All this explains why I have written, along with other local representatives, to the Prime Minister, urging him to reconsider present Tiers. Instead, in large counties like Lincolnshire, restrictions should be based on district boundaries. Disproportionate and self-defeating measures must be replaced by the tailored, targeted approach necessary to control the virus. Our area should and must be in Tier Two not Tier Three – it’s as simple as that.

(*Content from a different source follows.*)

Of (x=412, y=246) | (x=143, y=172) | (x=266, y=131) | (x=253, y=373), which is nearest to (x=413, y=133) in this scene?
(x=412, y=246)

In more positive, national news, the Chancellor made it crystal clear in his Spending Review that, though tough decisions are inevitable, there will be no return to punitive austerity.

Spending on public services and infrastructure will increase dramatically over the short to medium term; with the core health budget growing by £6.6bn next year to assist the NHS’s recovery from Covid-induced burdens; £2bn in additional transport investment; £4bn to create more prison places and bolster the criminal justice system; £3.5bn to help those unemployed for more than a year find new work; £3bn to local councils; £2.6bn to support devolved administrations and £250m to help tackle homelessness. In addition to all this, a £4bn ‘Levelling up Fund’, alongside a UK infrastructure bank, will enable local areas to bid for funding to support local projects.

Prioritising the lowest paid workers during tough times should always be a top priority, which is why I am delighted that the minimum wage has been extended to those aged 23 and over, increasing by 2.2% to £8.91 an hour.

As we look to the future, hope is on the horizon in the form of three viable Covid-19 vaccines, all of which, when administered optimally, are effective. The Government has already procured or ordered tens of millions of vaccines from seven providers.

Whilst the task of mass vaccination will be a challenge, detailed and comprehensive plans have been compiled by the UK Vaccine Taskforce, designed to enable everyone who wants a vaccine to have received one before the middle of next year.

Living is more than existing, and people simply want to enjoy fulfilling lives once again. Though the consequences of this crisis will endure for some time, we can begin to see the first shafts of light emerging through the Coronavirus clouds.